Герои были одной семьей, зарабатывали уличными представлениями, переезжали с места на место и довольствовались тихим счастьем «маленького» человека, пока не всплыла роковая правда и не повлекла за собой цепочку драматических событий…
Алла напряженно следила за сюжетом, не в силах оторваться от книги, уже по ходу прочтения несколько раз поймала себя на мысли, что переоценила свое состояние и не стоило браться за столь эмоционально тяжелое произведение сейчас: это равносильно тому, что поливать ожоги кислотой, но остановиться было нельзя. Гюго увлек, захватил, покорил!

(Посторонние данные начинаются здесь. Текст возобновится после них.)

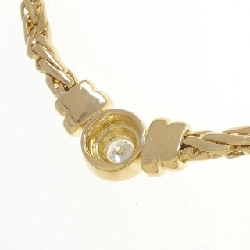 Dây chuyền kim cương 750YG 0.583CT - Hàng hiệu Chính hãng 855786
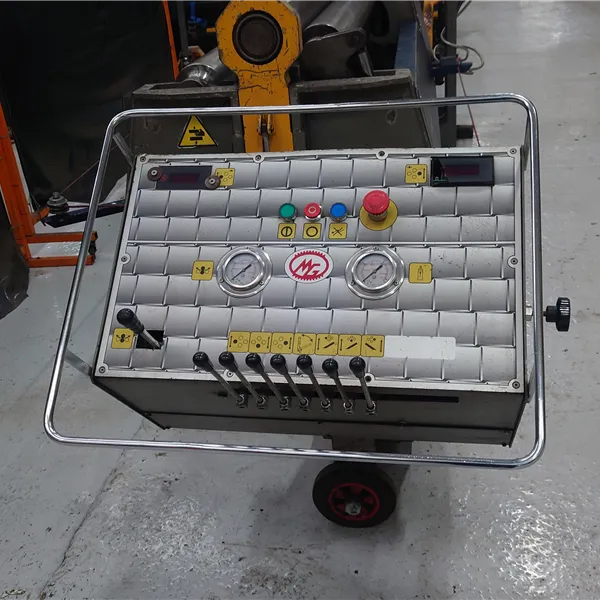 MG 4 Roll Hydraulic Bending Rolls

После прочтения остался тяжелый осадок: романист порушил надежды читательницы о счастье полюбившихся героев. На благополучную концовку можно было бы рассчитывать, развивайся события в другое время и в другом месте, но никак не в феодальной Англии семнадцатого века. Историю, особенности общественного строя того времени не исказишь: бедняки имели минимум возможностей и прав, были обречены на унизительное выживание.
Как бы то ни было, каждый находит в произведении что-то «свое», дает субъективную оценку, исходя из личного опыта, и, благодаря Гюго, Алла сделала важные выводы.
«Ну почему в реальной жизни трудно встретить такую любовь, как у Деи с Гуинпленом? Любить сердцем, а не глазами – наивность романтизма или непостижимый идеал реализма? Полюбила бы я Пашку, будь он уродлив? Полюбил бы меня он, будь я слепой? Конечно же, в человеке важна душа, но на первом этапе общения серьезные дефекты внешности отпугнут любого, и чтобы узнать о красоте духовной, нужно перейти к следующему этапу, но до этого может и не дойти, поскольку «встречают (а чаще и провожают) по одежке». Мы оба клюнули на внешность, но полюбил ли Пашка мою душу? Она была пред ним чиста, но он этого не видел, поскольку был зациклен на внешнем, моей растоптанной репутации, о том, как я выгляжу в глазах других. Любил во мне лицо, красивую оболочку, и когда я пала в грязь этим лицом, отвернулся. Нет, он не Гуинплен – да и я не Дея! Раз так, убиваться и не стоит, роман Гюго помог отличить истинное чувство от мнимого. Опять же, легко сказать, труднее подавить свои чувства…»
Алла не могла забыть его в одночасье, и если бы сказала, что забыла, верить этому не стоило… Месяц она приходила в себя, изливала боль в подушку и лишь сейчас стала воспринимать расставание спокойно, как факт, как данность; теперь ее больше беспокоило, где жить, на что существовать. Если Яна и распахнула перед ней двери, то наглеть и задерживаться не стоило, к тому же та снимала квартиру не одна, а с приятельницей на пару. Аллу отличало чувство такта, и даже сейчас, оставшись на улице, она не хотела никого стеснять.
На банковской карте оставались кое-какие сбережения, как раз протянуть первое время: снять квартиру и питаться месяц-полтора. Мысли о поисках работы не давали покоя. Девушка подумывала искать новый банк, но болезненные ассоциации, воспоминания об увольнении стали для нее барьером, и она захотела кардинальных перемен, найти себя в чем-то другом, лишь бы не возвращаться к прошлому. Подумала, что на экономике мир клином не сошелся и интересно было бы попробовать себя в другой какой-то сфере.